De plus, cela ne nous dit pas comment le produit sera utilisé dans le monde réel. Par exemple, y a-t-il des risques plus élevés associés aux produits chez certains groupes de patients, ou le produit est-il plus efficace pour certaines personnes? Est-il préférable d'essayer d'abord d'autres médicaments avant de passer à des produits pour lesquels on a moins de preuves concrètes de leurs effets cliniques?
Pour certains des nouveaux produits qui arrivent sur le marché, la preuve d'efficacité peut reposer sur des marqueurs de substitution. Ces marqueurs sont souvent utilisés comme prédicteurs. On peut supposer qu'un changement dans un marqueur indique un effet ou un résultat clinique. C'est particulièrement problématique parce que souvent, nous n'avons pas de données probantes pour montrer le lien direct entre le marqueur de substitution et le résultat présumé.

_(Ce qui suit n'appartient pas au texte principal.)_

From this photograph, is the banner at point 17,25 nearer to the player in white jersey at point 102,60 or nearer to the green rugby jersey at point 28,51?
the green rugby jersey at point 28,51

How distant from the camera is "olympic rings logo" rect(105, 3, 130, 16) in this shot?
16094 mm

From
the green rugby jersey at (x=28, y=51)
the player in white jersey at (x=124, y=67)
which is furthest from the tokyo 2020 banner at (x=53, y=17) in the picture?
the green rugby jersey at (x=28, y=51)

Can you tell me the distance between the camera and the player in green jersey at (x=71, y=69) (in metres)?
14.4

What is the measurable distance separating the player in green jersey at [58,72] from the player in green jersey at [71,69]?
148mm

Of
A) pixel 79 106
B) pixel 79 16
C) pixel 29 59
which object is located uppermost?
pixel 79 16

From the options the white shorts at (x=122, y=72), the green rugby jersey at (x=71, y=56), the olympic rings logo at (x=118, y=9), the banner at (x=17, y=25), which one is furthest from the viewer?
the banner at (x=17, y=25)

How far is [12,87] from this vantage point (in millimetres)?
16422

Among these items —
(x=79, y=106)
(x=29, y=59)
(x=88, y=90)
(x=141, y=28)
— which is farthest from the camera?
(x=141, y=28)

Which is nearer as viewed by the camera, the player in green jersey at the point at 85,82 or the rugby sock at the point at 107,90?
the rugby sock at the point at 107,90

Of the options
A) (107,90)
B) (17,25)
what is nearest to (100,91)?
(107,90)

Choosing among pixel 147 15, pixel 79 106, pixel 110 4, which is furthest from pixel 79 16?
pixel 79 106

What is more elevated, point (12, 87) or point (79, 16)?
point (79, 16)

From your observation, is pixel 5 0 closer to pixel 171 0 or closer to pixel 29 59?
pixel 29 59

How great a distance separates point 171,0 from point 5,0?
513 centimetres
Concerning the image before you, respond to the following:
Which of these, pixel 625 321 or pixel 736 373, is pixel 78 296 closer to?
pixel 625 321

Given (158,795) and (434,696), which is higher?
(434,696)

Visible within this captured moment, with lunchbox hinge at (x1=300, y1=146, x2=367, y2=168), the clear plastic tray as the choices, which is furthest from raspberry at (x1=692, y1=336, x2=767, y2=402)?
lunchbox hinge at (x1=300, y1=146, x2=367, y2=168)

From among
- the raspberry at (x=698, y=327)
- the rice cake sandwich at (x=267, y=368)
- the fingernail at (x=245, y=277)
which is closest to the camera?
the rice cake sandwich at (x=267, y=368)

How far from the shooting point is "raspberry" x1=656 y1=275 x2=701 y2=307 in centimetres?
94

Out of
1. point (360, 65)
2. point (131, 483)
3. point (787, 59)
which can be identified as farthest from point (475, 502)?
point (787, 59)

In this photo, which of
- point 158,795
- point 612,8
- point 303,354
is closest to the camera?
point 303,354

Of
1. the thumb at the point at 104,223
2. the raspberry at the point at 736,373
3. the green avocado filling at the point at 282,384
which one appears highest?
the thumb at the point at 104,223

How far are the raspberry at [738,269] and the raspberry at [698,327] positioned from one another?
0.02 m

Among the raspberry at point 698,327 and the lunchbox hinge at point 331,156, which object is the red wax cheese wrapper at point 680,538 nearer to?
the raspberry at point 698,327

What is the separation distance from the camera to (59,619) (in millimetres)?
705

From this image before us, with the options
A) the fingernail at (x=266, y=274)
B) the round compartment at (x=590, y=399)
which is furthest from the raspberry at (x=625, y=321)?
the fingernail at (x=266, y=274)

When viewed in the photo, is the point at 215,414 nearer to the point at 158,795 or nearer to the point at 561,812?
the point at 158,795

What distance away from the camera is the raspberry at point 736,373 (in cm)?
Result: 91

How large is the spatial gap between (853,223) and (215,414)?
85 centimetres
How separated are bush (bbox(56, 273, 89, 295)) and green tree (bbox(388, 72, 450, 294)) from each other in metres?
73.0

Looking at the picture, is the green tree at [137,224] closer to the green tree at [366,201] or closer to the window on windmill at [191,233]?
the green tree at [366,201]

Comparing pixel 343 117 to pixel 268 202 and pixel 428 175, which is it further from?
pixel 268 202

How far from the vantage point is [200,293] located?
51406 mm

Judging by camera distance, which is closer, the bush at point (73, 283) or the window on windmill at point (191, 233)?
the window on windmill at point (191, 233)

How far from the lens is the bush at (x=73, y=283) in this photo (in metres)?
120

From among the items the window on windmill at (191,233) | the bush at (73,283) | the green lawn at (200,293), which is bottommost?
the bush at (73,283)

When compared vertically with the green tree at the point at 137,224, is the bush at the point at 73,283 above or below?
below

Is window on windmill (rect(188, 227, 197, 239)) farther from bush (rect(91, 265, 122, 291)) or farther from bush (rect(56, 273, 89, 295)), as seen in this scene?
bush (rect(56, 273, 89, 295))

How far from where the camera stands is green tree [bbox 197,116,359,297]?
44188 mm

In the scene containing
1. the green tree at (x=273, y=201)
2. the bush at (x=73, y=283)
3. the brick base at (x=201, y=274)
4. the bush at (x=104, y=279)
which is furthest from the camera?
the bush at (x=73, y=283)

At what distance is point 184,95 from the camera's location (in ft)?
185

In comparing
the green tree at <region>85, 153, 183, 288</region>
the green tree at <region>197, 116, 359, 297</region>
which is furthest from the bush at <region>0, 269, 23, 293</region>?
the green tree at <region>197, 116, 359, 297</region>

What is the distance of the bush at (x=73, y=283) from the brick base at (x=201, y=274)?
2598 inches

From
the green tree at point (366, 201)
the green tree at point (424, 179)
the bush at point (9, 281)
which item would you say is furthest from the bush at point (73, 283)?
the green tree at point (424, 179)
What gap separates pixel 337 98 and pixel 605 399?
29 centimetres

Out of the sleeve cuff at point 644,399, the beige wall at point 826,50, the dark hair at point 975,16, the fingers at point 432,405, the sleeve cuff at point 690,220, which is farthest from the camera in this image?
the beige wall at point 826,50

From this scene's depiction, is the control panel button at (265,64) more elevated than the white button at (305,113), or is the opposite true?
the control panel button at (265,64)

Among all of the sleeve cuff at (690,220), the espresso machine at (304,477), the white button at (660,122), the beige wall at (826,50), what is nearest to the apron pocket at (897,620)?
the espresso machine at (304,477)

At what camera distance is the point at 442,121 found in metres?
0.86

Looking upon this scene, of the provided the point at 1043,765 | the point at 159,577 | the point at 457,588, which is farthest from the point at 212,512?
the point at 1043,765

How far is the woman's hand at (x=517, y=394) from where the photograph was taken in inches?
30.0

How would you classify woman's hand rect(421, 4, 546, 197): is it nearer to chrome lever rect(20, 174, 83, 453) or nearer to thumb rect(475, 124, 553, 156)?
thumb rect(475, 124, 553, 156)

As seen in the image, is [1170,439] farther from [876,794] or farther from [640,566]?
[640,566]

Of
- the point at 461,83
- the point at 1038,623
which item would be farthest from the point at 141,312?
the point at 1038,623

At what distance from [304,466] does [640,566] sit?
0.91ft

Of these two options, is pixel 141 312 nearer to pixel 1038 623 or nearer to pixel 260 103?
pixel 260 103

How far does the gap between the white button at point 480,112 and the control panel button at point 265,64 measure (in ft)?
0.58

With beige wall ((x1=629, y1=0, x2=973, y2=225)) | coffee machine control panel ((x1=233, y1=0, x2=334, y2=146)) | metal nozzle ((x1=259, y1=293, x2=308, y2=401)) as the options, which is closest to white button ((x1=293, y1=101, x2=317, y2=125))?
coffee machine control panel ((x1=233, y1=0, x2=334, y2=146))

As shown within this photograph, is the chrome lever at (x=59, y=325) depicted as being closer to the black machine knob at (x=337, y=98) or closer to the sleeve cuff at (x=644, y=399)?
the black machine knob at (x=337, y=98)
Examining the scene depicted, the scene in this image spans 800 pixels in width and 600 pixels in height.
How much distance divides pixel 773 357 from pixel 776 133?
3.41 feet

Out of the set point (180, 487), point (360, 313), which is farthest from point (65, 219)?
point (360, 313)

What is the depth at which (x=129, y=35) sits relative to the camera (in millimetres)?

Si l'on compte davantage sur ce genre de renseignements pour donner accès à des nouveaux médicaments et pour soutenir le processus d'homologation, l'évaluation post-commercialisation va devenir de plus en plus importante. De plus, il sera nécessaire de faire des études à long terme pour valider les effets cliniques.
Une fois qu'un produit est mis en marché, les fabricants semblent hésiter à réaliser ce genre d'études. Pour cette raison, nous nous retrouvons souvent dans la situation où les conseillers experts n'ont pas les renseignements voulus pour recommander l'inscription d'un médicament au formulaire et les fabricants ne sont pas incités à faire des études à long terme pour valider les conclusions initiales une fois que le médicament a été approuvé.
Il est essentiel que les organismes fédéraux et provinciaux puissent bénéficier des données recueillies pour soutenir la recherche post-commercialisation. Même si nos rôles sont différents, il y a souvent des similitudes dans le genre de données qui sont nécessaires pour évaluer les médicaments après leur mise en marché. Il faut inciter les fabricants à continuer à travailler dans ce domaine, car ce sont des renseignements essentiels qui seront utilisés par tous les secteurs.
Il y a de nombreux exemples de thérapies médicamenteuses qui ont eu des effets négatifs inattendus après leur mise en marché. Certains de ces effets peuvent résulter de la prise du médicament pendant une période prolongée bien au-delà de la durée typique des essais cliniques. De plus, ce genre de renseignements aidera à valider certains des effets cliniques qui peuvent avoir été supposés pendant le processus d'évaluation des nouveaux médicaments et leur inscription dans les formulaires des provinces.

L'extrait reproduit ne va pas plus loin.